Monsieur le Président Karzaï,
À la suite de l'intervention internationale de 2001 destinée à chasser les talibans du pouvoir, le gouvernement afghan et ses partenaires internationaux se sont engagés à faire progresser les droits des femmes. Certains progrès ont depuis lors été constatés, notamment la création d'un ministère des Affaires féminines, l'adoption d'une Constitution qui garantit l'égalité entre les hommes et les femmes, ainsi qu’un meilleur accès à l'éducation et la représentation des femmes au Parlement.
Cependant, il est essentiel que ces avancées gagnées de haute lutte ne soient pas maintenant sacrifiées sur l'autel des intérêts politiques et militaires à court terme!
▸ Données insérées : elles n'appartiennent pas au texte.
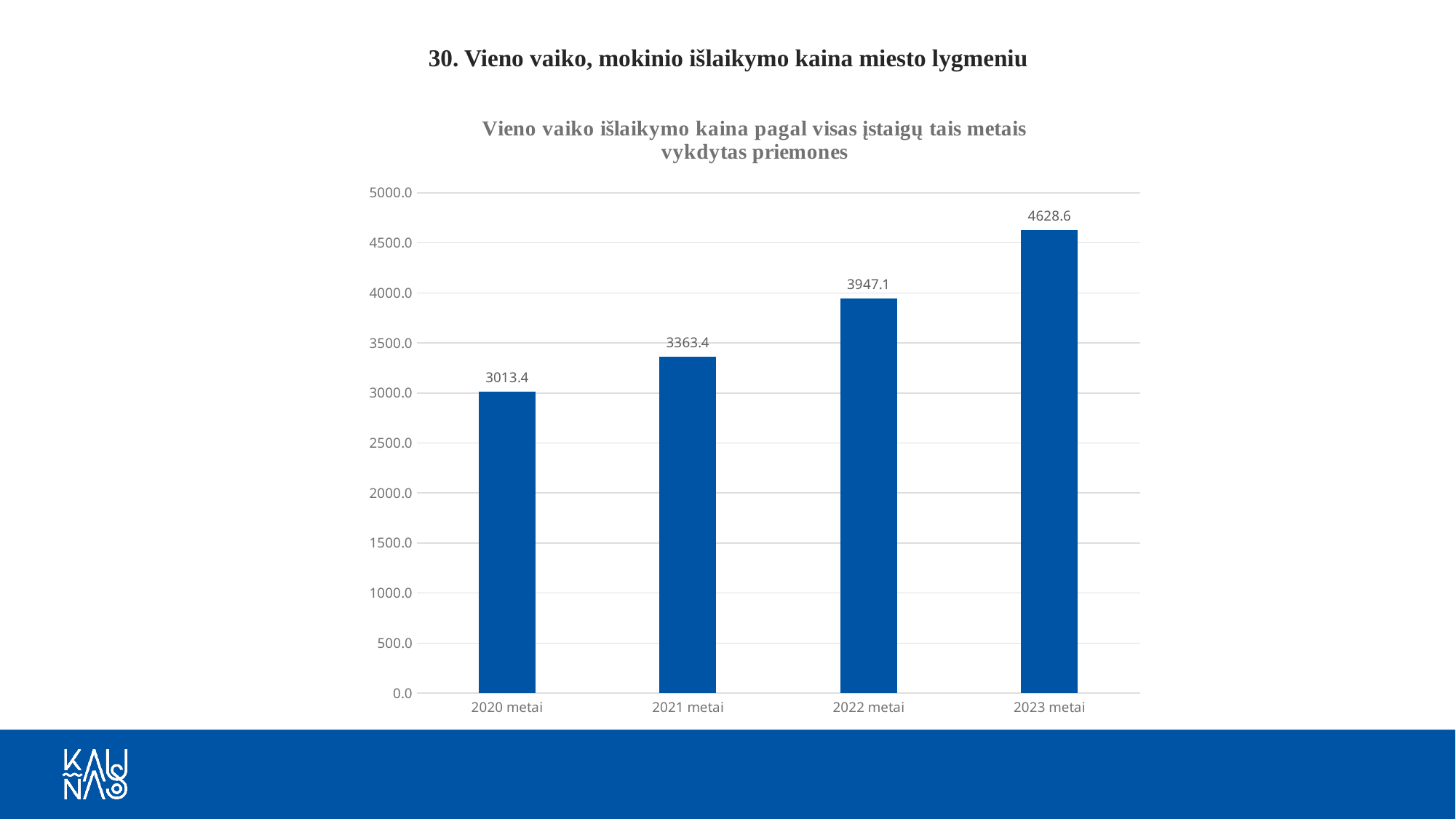
How many years are shown on the chart? 4 Which is larger, the value for 2021 metai or 2022 metai? 2022 metai Which year has the lowest value? 2020 metai Do the values rise or fall from 2020 metai to 2023 metai? Rise What is the difference between the values for 2022 metai and 2021 metai? 583.7 What is the value for 2022 metai? 3947.1 What is the value for 2021 metai? 3363.4 What is the value for 2020 metai? 3013.4 Which year has the highest value? 2023 metai What kind of chart is shown? Bar chart What is the value for 2023 metai? 4628.6 What is the difference between the values for 2023 metai and 2020 metai? 1615.2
Nous exigeons expressément du gouvernement afghan et de toutes les autres parties impliquées dans les futurs pourparlers de réconciliation que la protection et la promotion des droits humains, en particulier des droits des femmes, soient considérées comme une condition sine qua non à la réalisation de toute «réconciliation» et que:
- toutes les stratégies de réconciliation garantissent la protection et la surveillance des droits humains, y compris des droits des femmes, et que d’éventuels non-respects soient traités de manière rapide et efficace;
- tout accord comprenne des critères permettant de vérifier que les parties respectent bien leurs obligations en matière de droits humains;
- les femmes afghanes soient représentées de façon satisfaisante dans les étapes de planification et les pourparlers de réconciliation;
- les pourparlers de réconciliation n’aboutissent pas à une impunité pour les graves violations des droits humains et les crimes de guerre.